Investors continue to favor short positions

In the midst of the current cryptocurrency market winter, investors are increasingly favoring short-Bitcoin positions. Following an increase in demand for a short-term investment product and the subsequent launch, investors have continued to pour in their money.

Recently, the first short Bitcoin exchange traded product (BITI) in the US was launched by Proshares. The fund allows investors to bet on the price of the most popular cryptocurrency, a bet that can be difficult and expensive. This is due to the strict regulations imposed by cryptocurrency exchanges, which makes it difficult to short spot Bitcoin.

Furthermore, the financing costs associated with conventional methods for achieving short exposure can vary from 5% to 20%. This makes BITI a more economical strategy as it charges a cost share of 0.95%. As a futures-based ETF, BITI aims to track the performance of the S&P CME Bitcoin Futures Index.

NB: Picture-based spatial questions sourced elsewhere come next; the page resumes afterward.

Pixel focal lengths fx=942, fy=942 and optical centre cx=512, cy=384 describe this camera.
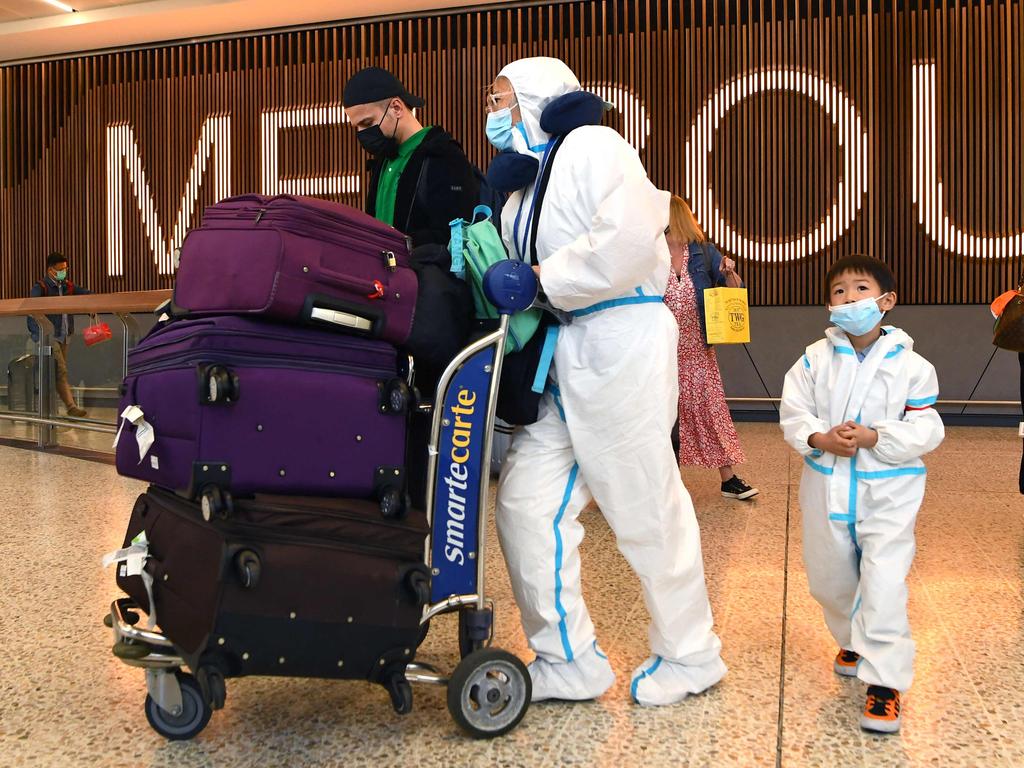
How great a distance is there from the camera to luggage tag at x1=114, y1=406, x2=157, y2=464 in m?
1.52

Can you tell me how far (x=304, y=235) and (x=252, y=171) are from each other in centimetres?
782

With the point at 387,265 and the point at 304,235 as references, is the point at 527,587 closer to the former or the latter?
the point at 387,265

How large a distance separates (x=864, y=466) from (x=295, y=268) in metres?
1.18

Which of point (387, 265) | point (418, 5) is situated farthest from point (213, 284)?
point (418, 5)

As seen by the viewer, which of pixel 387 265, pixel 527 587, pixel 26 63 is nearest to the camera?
pixel 387 265

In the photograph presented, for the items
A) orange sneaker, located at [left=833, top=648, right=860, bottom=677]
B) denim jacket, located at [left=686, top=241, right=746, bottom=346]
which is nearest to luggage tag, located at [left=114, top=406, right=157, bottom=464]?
orange sneaker, located at [left=833, top=648, right=860, bottom=677]

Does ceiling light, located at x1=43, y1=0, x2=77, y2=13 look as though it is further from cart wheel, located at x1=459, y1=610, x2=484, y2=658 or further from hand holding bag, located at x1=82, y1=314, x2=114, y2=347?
cart wheel, located at x1=459, y1=610, x2=484, y2=658

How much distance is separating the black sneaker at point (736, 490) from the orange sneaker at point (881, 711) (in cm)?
237

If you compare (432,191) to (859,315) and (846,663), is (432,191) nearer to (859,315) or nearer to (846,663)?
(859,315)

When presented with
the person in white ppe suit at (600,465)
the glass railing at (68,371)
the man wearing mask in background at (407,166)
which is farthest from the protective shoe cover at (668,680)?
the glass railing at (68,371)

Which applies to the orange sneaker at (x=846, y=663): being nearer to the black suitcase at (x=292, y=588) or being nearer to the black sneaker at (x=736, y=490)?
the black suitcase at (x=292, y=588)

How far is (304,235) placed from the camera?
151cm

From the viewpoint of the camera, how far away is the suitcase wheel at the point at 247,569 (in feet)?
4.64

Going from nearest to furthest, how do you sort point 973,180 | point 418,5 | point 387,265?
1. point 387,265
2. point 973,180
3. point 418,5
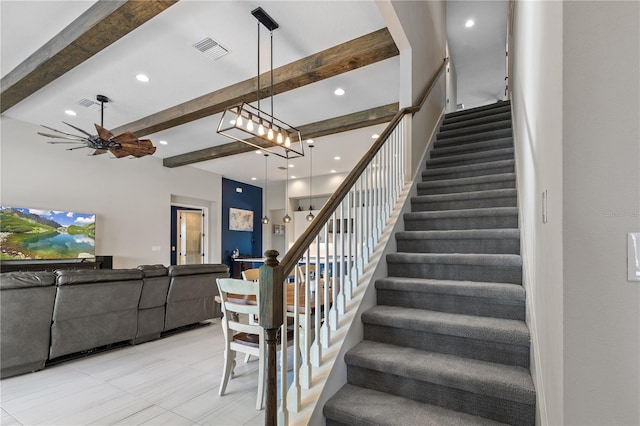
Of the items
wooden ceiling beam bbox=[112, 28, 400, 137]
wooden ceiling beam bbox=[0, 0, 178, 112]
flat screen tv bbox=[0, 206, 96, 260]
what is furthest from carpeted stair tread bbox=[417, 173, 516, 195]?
flat screen tv bbox=[0, 206, 96, 260]

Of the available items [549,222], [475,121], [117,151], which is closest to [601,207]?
[549,222]

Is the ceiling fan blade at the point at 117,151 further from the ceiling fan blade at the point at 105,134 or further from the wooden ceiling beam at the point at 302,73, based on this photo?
the wooden ceiling beam at the point at 302,73

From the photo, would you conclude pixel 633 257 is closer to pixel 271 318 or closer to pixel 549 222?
pixel 549 222

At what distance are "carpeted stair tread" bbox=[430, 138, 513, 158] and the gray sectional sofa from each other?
12.0 feet

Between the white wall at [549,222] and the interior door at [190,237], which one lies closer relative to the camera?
the white wall at [549,222]

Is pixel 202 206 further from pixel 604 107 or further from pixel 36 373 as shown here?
pixel 604 107

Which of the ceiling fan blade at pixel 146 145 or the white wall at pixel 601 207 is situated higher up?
the ceiling fan blade at pixel 146 145

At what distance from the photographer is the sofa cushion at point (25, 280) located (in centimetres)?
289

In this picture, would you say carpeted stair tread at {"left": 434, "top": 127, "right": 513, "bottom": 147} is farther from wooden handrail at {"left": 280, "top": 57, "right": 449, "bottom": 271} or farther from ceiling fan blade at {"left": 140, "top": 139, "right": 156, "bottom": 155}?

After a weak debut on the New York Stock Exchange (NYSE), the fund saw a staggering 380% volume increase the next day. This highlighted a strong demand for the products as investors continued to invest in Bitcoin. Thereafter, it has continued to dominate the total supply of Digital Asset Funds each week, up from 79% in the first week of July.

Consequently, data for last week show that investments in digital asset products amounted to $ 12 million, of which $ 15 million went to short-term investment products. Meanwhile, net outflows for long-term ETFs were $ 2.6 million, with assets under management (AUM) rising 11.4% from $ 17.8 billion in June.

Despite the increase in AUM, investors continue to increase their short positions in Bitcoin. This has brought inflows of short Bitcoin products to a record four-week run of a total of $ 88 million and 61% of the total AUM.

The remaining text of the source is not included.